How Alirocumab Works and Why Supplement Interactions Are Rare

Alirocumab is a fully human monoclonal antibody that binds proprotein convertase subtilisin/kexin type 9 (PCSK9), preventing PCSK9 from degrading LDL receptors on the hepatocyte surface [1]. More LDL receptors remain available to clear circulating LDL-C from the bloodstream. That mechanism sits entirely outside the cytochrome P450 system.

Monoclonal Antibody Clearance Is Distinct from Small-Molecule Drug Metabolism

Small-molecule drugs like statins pass through CYP3A4, CYP2C9, or other hepatic enzymes, creating opportunities for supplements to speed up or slow down their breakdown. Alirocumab does not. It is degraded through proteolytic catabolism, the same pathway the body uses to recycle endogenous immunoglobulins [2]. This means compounds that induce or inhibit liver enzymes have no measurable effect on alirocumab serum concentrations.
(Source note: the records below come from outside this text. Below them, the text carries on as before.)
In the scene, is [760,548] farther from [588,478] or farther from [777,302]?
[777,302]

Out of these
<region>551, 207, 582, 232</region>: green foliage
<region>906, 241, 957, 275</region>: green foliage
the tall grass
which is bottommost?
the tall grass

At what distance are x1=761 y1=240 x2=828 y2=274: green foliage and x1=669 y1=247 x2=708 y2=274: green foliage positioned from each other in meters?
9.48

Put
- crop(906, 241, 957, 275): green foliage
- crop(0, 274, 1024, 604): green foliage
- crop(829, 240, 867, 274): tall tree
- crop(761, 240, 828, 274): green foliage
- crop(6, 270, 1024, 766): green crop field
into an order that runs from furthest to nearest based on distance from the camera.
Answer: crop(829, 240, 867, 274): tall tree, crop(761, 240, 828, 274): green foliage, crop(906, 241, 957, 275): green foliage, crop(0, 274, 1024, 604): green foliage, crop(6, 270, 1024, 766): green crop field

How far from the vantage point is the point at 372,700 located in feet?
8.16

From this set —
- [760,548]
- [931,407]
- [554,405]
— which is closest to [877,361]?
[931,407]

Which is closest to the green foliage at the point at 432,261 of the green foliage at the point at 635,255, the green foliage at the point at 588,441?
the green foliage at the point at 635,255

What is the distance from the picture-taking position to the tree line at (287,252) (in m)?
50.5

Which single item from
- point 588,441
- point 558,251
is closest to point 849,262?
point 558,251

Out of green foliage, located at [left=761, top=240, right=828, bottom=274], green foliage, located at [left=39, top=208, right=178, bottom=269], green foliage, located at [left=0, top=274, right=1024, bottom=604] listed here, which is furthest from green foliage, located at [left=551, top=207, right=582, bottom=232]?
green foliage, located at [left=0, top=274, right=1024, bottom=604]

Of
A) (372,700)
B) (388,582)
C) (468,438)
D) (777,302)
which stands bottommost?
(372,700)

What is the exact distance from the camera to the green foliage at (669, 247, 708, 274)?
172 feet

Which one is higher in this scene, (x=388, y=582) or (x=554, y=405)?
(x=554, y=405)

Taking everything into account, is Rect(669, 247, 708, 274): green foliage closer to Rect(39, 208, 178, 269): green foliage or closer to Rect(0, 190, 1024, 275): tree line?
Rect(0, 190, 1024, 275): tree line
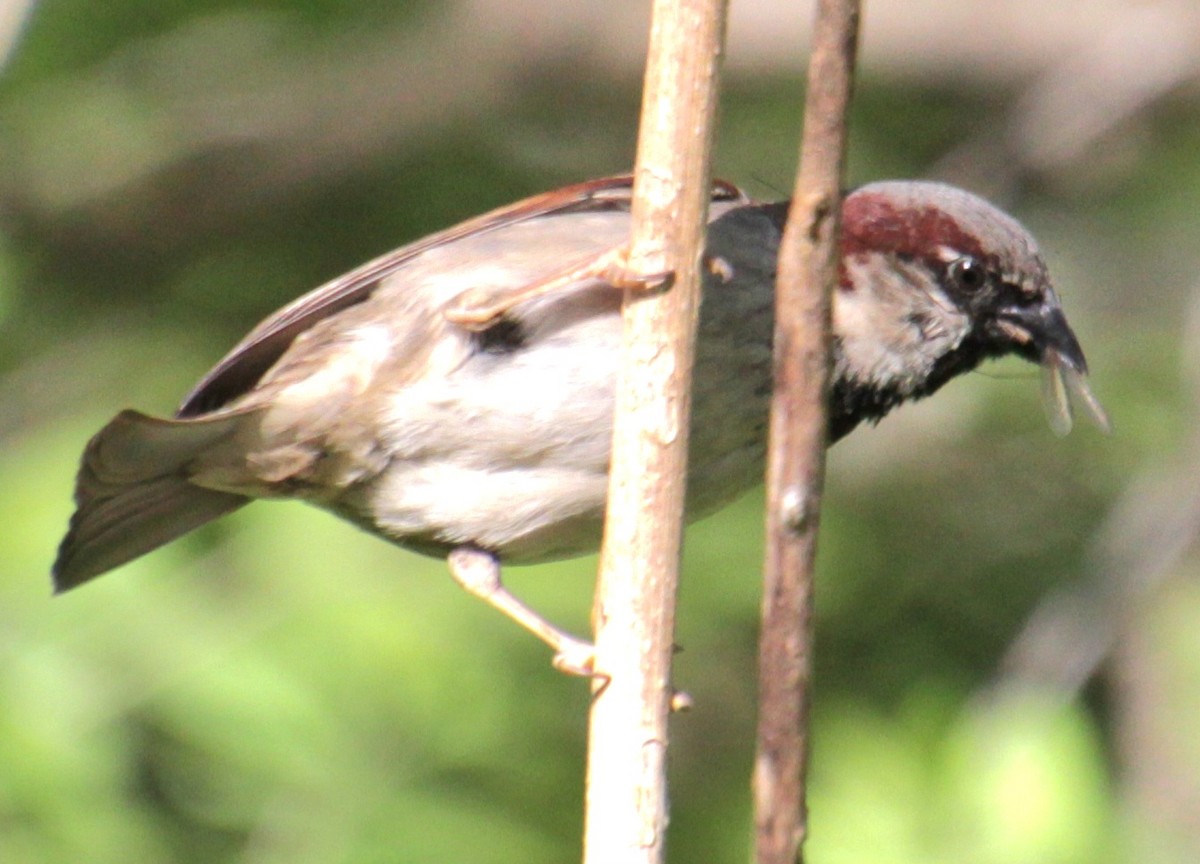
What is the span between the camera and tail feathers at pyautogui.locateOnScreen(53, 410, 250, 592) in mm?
3230

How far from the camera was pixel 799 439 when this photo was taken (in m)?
1.96

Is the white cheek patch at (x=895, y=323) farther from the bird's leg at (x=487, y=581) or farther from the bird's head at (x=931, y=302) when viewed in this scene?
the bird's leg at (x=487, y=581)

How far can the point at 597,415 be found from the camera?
3014 millimetres

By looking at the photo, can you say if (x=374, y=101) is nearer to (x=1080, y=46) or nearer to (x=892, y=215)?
(x=1080, y=46)

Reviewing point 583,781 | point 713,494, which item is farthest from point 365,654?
point 713,494

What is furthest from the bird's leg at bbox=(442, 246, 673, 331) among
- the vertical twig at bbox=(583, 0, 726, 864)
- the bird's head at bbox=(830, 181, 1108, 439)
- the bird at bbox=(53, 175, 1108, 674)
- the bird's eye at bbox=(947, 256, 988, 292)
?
the bird's eye at bbox=(947, 256, 988, 292)

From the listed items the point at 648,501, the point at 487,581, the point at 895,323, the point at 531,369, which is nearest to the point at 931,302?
the point at 895,323

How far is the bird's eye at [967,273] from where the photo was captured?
3264 mm

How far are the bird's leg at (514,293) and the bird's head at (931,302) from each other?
54 cm

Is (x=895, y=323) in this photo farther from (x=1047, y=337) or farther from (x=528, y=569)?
(x=528, y=569)

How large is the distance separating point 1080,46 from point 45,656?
4089 mm

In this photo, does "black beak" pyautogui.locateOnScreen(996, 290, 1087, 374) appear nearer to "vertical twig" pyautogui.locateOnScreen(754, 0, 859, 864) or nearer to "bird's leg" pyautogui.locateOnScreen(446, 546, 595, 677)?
"bird's leg" pyautogui.locateOnScreen(446, 546, 595, 677)

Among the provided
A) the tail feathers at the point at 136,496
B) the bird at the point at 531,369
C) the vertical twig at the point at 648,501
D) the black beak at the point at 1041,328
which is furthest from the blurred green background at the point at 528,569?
the vertical twig at the point at 648,501

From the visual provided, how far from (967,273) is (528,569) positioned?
4.64ft
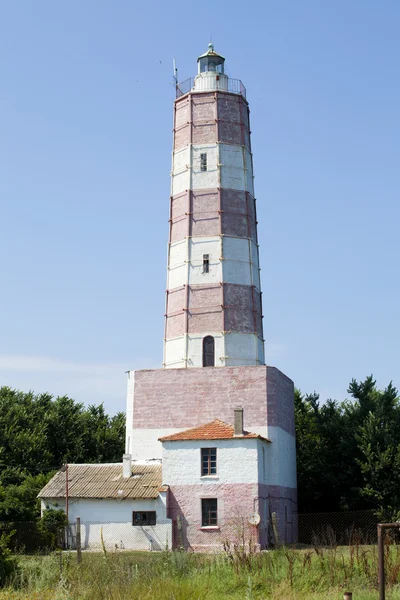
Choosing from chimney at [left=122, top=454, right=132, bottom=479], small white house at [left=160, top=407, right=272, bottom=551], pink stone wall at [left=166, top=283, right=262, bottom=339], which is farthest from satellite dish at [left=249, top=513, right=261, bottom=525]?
pink stone wall at [left=166, top=283, right=262, bottom=339]

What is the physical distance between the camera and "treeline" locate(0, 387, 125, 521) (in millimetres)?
40906

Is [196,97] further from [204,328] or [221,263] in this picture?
[204,328]

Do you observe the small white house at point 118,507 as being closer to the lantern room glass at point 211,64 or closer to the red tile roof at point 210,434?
the red tile roof at point 210,434

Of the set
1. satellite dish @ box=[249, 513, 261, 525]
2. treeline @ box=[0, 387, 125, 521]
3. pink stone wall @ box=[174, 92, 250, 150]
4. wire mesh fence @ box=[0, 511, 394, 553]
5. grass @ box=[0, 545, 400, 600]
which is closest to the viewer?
grass @ box=[0, 545, 400, 600]

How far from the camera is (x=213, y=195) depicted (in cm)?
3681

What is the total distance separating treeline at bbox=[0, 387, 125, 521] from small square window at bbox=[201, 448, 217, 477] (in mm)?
8727

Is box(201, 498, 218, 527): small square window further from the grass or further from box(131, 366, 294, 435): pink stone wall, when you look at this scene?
the grass

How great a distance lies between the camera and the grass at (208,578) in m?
13.7

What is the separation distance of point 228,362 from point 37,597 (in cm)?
2173

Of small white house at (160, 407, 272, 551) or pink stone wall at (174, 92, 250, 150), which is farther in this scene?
pink stone wall at (174, 92, 250, 150)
What the ODYSSEY Trials Tell Us About Co-Administration

In the ODYSSEY LONG TERM trial (N=2,341), alirocumab 150 mg every two weeks reduced LDL-C by 61% at 24 weeks when added to maximally tolerated statin therapy [3]. Patients in ODYSSEY trials used a range of concomitant medications, and the prescribing information lists no clinically significant drug-drug interactions [2]. No supplement-specific interaction studies exist for alirocumab, but the proteolytic clearance pathway makes pharmacokinetic interference biologically implausible.

What Alpha-Lipoic Acid Does in the Body

Alpha-lipoic acid is an organosulfur compound that functions as a cofactor for mitochondrial enzyme complexes, including pyruvate dehydrogenase and alpha-ketoglutarate dehydrogenase [4]. It is both water- and fat-soluble, giving it antioxidant activity in multiple cellular compartments. Supplemental doses typically range from 300 to 1,800 mg per day.

Glucose-Lowering Properties

ALA enhances insulin-stimulated glucose disposal. A meta-analysis of 20 randomized controlled trials (N=1,245) found that ALA supplementation reduced fasting blood glucose by a weighted mean of 10.13 mg/dL (95% CI: 4.48 to 15.79) and HbA1c by 0.35% compared to placebo [5]. The NATHAN 1 trial, a four-year RCT of 460 patients with diabetic polyneuropathy, used 600 mg/day of ALA and confirmed its tolerability profile alongside standard diabetes therapy [6].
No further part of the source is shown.